On a similar note, Valeant's debt to asset ratio signals that the company may be overleveraged, and would need to decrease the speed of acquisitions in the future. However, in 2012, Valeant's cash flows from operations, $657 million, are well above their interest expense of $473 million, indicating that Valeant is still able to maintain acquisition spending through 2013.
The Bottom Line
Several factors point towards slowing growth for Valeant in 2014: the synergies from the acquisition of Medicis are expected to be fully developed by then, high debt levels may prevent additional acquisitions, and interest rates are expected to rise in starting in 1Q2014. Moreover, Valeant's $1.5 billion Securities Repurchase Program that started in November 2012 is ending November 14, 2013 (although the program is likely to be renewed).

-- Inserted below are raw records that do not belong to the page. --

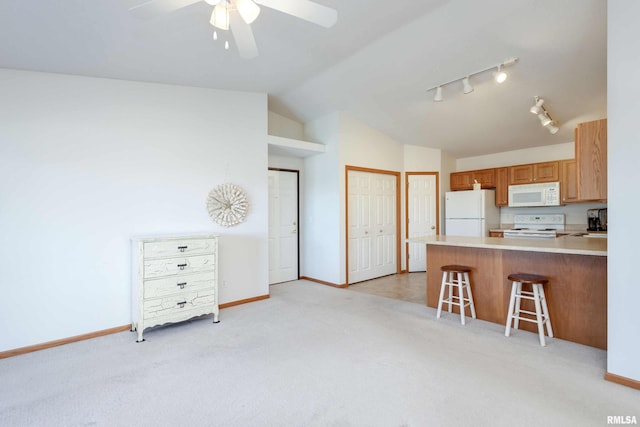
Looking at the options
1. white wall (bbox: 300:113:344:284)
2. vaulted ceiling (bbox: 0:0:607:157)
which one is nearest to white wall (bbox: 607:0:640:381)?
vaulted ceiling (bbox: 0:0:607:157)

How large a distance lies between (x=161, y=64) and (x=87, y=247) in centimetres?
200

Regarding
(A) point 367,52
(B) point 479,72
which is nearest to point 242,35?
(A) point 367,52

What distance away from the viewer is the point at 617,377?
2.16 m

Despite the risks Valeant faces in 2014, the company still has strong growth prospects in 2013. High earnings and revenue growth would be achieved as Valeant integrates and synergizes its operations with previously acquired companies, specifically, Medicis and Obagi Medical Products. Investors can also benefit from owning Valeant during the summer months, when dermatology sales typically increase due to the back-to-school season. I do not believe that the 22% YTD run is over yet. Expect Valeant's earnings to keep growing through 2013, but be prepared to take profits as Valeant may run out of steam in 2014.
Disclosure: I am long VRX. I wrote this article myself, and it expresses my own opinions. I am not receiving compensation for it (other than from Seeking Alpha). I have no business relationship with any company whose stock is mentioned in this article.